> _REQUIRED WORK_
From top to bottom, write out the listing exactly and skip every picture.

> _EXCERPTED RECORDS_

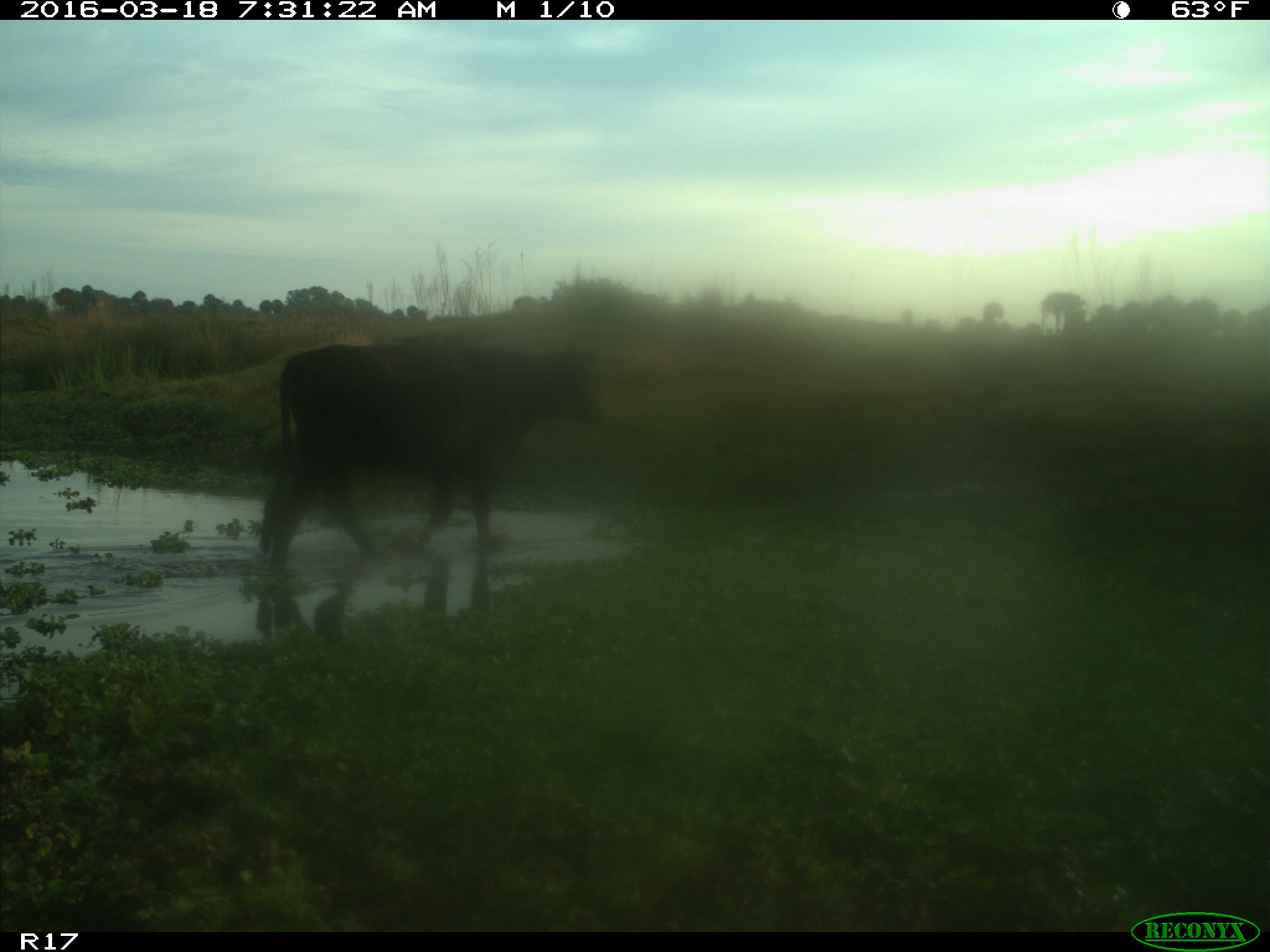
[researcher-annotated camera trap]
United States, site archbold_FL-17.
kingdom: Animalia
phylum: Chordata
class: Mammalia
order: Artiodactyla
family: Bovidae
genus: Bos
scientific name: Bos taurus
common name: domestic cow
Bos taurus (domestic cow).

> _WRITTEN RESPONSE_
[researcher-annotated camera trap]
United States, site archbold_FL-17.
kingdom: Animalia
phylum: Chordata
class: Mammalia
order: Artiodactyla
family: Bovidae
genus: Bos
scientific name: Bos taurus
common name: domestic cow
Bos taurus (domestic cow).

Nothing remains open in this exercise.